Karın zarına yayılmış tüm kanserlerde sitoredüktüf cerrahi ve ısıtılmış kemoterapi yapılabilir mi?

Hayır. Karın zarına yayılmış kanseri olan bir hastada sitoredüktüf cerrahi ve ısıtılmış kemoterapi uygulanabilmesi için kanser tipinin, kanserin yaygınlık derecesinin, hastanın genel sağlık durumunun tedavi için uygun olması gerekir. Aksi takdirde, bu tedaviden fayda göremeyeceği gibi, gereksiz bir risk almış olur.

Isıtılmış kemoterapi normal kemoterapiden daha mı etkilidir?

Her iki tedavide de kullanılan ilaçlar benzerdir. Normal ya da standart kemoterapide, ilaçlar doğrudan kana enjekte edilirler. Buna karşın, HİPEK’te kemoterapi ilaçları karın boşluğuna verilir. Karın boşluğuna verilen ilaçlar az ya da çok emilerek sistemik dolaşıma geçerler ancak emilerek kana geçen ilaç düzeyi asla normal kemoterapideki düzeye ulaşmaz. Bu nedenle, HİPEK sırasında çok daha yüksek ilaç dozları dahi düşük yan etki riski ile uygulanabilir. Ayrıca, HİPEK ve normal kemoterapi hastaların çoğunda zaten birlikte kullanılır.

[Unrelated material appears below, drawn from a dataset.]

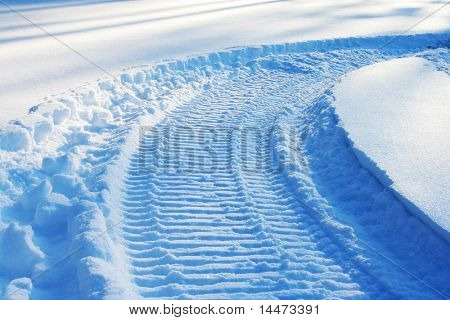 snowmobile track on snow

Sitoredüktif cerrahi ve ısıtılmış kemoterapi ayrılmaz bir ikili midir?

Hayır. Aslında burada ana rolü oynayan sitoredüktif cerrahidir. HİPEK, yetersiz ve uygunsuz bir sitoredüktüf cerrahiyi telafi etmek amacıyla kullanılmaz. HİPEK’in yegane amacı, azami çabaya rağmen geride kalan gözle görülür kanser odaklarını ve gözle görülmeyen serbest kanser hücrelerini yok etmektir. Hem sitoredüktif cerrahinin hem de HİPEK’in tek başına kullanıldığı durumlar da mevcuttur. Normal kemoterapinin etkinliğinin yeterli kabul edildiği hastalarda sadece sitoredüktif cerrahi uygulanabilir. HİPEK de, örneğin tedavi edilebilir dönemi geçmiş yaygın karın içi kanserlere bağlı karın içi sıvı birikimini azaltmak için kullanılabilir.

Sitoredüktif cerrahi riskli bir ameliyat mıdır?

Sitoredüktif cerrahi oldukça karmaşık ve zor bir işlemdir. Sitoredüktif cerrahinin güvenliği ve başarısı hem kurumun hem de cerrahi ekibin deneyimi ve olanakları ile doğru orantılıdır. Büyük ve zor bir işlem olmasına rağmen, deneyimli merkezlerde deneyimli ekipler tarafından yapıldığında düşük ölüm oranına sahiptir. Ayrıca deneyimli cerrahların tümör yükünü asgari düzeye indirme veya tamamen ortadan kaldırma oranı çok daha yüksektir.